“Ho personalmente capito in più occasioni che il signor Tadini riferiva al direttore d’esercizio e al gestore dell’impianto, ad ogni avaria o anomalia riscontrata, che era necessario fermare l’impianto. Ma nonostante questo le volontà sia del gestore che del direttore erano quelle di proseguire, rimandando l’eventuale riparazione dell’anomalia più avanti nel tempo, quando per esempio la funivia si sarebbe fermata per la chiusura stagionale. Ho udito più volte lo stesso Tadini discutere animatamente al telefono con l’ingegner Perocchio e con il Nerini poiché questi ultimi due erano contrari alla chiusura dell’impianto nonostante la volontà del Tadini fosse di chiudere”.
Le parole, riportate nell’ordinanza del Gip alle pagine 19, 20 e 21, sono di Fabrizio Coppi, uno dei dipendenti della Funivia del Mottarone, sentito come testimone nella notte tra martedì e mercoledì della scorsa settimana nella caserma dei carabinieri di Stresa dal Pubblico Ministero Olimpia Bossi. La testimonianza offre una lettura dei fatti che collima fortemente con la versione sostenuta dal Tadini, ed è una di quelle che il pm ha spiegato di voler riesaminare insieme a tutte quelle rese dagli altri dipendenti.
La testimonianza di Coppi entra nei dettagli di quanto accaduto.

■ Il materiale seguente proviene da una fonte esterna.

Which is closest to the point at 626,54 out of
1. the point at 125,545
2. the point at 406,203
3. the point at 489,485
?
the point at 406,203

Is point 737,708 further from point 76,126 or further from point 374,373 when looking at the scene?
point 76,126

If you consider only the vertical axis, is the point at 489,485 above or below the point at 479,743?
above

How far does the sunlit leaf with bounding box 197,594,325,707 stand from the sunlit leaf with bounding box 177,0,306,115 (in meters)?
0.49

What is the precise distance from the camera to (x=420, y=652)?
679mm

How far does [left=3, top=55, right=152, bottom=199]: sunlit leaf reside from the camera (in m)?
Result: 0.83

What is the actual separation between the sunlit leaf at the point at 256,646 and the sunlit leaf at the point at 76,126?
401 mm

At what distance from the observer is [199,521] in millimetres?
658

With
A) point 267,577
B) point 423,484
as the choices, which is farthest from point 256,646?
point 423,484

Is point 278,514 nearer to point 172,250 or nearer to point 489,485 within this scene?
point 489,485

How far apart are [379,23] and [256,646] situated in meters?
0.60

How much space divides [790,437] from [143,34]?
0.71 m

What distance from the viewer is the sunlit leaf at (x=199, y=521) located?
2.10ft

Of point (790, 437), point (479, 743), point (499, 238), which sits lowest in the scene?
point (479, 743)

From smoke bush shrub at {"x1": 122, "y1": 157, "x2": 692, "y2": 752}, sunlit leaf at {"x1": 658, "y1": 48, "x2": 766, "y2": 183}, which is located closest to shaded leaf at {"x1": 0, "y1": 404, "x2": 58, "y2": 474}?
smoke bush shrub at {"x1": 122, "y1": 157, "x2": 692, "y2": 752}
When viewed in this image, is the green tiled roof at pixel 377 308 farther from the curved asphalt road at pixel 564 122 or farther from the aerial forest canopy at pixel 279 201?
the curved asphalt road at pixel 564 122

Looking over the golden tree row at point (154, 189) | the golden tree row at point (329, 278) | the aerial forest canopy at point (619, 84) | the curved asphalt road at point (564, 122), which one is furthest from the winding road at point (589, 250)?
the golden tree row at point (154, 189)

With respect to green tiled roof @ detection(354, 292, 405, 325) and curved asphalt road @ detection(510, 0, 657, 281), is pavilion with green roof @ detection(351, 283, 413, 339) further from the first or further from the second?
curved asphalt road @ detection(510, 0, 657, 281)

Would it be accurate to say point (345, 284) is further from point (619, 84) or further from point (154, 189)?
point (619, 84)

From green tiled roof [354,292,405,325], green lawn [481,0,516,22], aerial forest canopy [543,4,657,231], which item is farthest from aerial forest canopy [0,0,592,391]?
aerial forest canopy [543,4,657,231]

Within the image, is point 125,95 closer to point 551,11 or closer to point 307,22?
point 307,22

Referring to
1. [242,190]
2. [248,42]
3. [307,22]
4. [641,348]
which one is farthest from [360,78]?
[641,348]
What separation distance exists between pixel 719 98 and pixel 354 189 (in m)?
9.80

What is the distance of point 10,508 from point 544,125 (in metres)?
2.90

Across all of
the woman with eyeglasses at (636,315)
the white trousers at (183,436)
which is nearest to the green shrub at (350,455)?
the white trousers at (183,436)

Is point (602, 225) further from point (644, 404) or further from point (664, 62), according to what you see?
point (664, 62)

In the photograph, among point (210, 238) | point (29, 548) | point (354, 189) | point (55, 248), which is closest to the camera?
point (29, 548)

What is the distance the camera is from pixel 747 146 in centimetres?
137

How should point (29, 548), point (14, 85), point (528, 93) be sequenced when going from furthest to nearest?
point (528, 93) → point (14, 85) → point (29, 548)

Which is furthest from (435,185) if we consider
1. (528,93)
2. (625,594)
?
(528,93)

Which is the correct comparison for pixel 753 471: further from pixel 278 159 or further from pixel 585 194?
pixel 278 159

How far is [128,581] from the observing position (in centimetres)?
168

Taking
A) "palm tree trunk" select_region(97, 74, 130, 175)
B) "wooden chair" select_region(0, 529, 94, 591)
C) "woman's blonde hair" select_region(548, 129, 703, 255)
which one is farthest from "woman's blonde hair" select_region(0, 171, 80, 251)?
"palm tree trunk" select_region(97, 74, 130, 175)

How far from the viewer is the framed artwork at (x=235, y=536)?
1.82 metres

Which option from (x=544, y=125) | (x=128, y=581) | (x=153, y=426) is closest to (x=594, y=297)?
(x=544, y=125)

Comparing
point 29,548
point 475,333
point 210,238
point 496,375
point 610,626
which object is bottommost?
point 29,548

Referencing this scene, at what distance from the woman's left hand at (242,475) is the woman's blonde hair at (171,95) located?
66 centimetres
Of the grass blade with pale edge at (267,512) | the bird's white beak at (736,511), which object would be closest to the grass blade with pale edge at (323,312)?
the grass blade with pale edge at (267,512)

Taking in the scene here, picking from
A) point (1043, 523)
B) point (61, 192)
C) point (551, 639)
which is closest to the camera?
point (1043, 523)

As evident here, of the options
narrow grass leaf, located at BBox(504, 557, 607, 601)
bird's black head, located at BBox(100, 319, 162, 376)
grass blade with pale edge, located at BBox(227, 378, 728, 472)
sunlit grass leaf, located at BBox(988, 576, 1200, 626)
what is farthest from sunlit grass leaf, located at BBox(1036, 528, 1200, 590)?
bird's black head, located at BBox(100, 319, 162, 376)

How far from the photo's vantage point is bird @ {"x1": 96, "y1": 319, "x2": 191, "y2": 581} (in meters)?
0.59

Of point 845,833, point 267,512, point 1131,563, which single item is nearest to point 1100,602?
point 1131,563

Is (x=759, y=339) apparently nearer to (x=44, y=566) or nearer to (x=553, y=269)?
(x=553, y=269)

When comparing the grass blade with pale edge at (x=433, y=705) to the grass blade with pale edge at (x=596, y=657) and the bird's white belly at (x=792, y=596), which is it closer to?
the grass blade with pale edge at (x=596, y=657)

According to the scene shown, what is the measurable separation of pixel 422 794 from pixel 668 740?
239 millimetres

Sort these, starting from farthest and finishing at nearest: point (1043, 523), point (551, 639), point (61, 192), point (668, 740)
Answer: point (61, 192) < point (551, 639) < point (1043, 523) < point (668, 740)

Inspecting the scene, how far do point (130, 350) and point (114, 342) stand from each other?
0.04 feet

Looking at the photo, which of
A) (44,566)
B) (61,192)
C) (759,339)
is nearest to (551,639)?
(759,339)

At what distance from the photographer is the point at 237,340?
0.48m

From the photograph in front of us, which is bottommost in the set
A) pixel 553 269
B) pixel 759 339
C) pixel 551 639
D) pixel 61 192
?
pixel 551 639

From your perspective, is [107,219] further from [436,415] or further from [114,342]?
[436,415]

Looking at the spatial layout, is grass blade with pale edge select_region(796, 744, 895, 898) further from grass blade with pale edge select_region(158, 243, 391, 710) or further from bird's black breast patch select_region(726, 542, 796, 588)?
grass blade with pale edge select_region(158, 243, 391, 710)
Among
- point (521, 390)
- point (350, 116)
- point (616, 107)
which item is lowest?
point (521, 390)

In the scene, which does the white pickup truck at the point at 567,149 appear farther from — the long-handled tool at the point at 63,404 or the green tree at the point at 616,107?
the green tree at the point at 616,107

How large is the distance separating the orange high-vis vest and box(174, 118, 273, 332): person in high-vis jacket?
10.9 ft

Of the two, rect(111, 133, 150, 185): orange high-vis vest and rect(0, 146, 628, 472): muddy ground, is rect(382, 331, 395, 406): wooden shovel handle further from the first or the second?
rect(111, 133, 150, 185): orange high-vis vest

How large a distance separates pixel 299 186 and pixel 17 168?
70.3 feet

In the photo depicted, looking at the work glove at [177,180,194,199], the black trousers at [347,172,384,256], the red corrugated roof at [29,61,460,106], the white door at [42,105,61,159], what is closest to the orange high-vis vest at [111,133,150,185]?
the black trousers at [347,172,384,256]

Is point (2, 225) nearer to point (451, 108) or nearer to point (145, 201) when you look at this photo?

“Lavoro – ha detto – presso la funivia da circa due anni e nell’arco di questo tempo posso affermare che sono successe diverse anomalie che avrebbero dovuto portare alla chiusura dell’impianto. Tra queste è capitato soprattutto nell’ultimo periodo un problema al sistema frenante e alla centralina idraulica della cabina numero 3. Questa avaria, nonostante ci sia stato l’intervento di una ditta specializzata, continuava a manifestarsi, ragion per cui la decisione del Tadini era quella di chiudere l’impianto per procedere a funivia ferma alla riparazione. Anche in questa occasione – prosegue il testimone – la volontà dell’ing. Perocchio e del Nerini era quella di proseguire, rinviando la problematica di giorno in giorno”. Un contrasto di volontà che secondo il testimone sarebbe provato dal fatto che “dopo alcune telefonate lo vedevo (Tadini, ndr) molto turbato e demoralizzato”.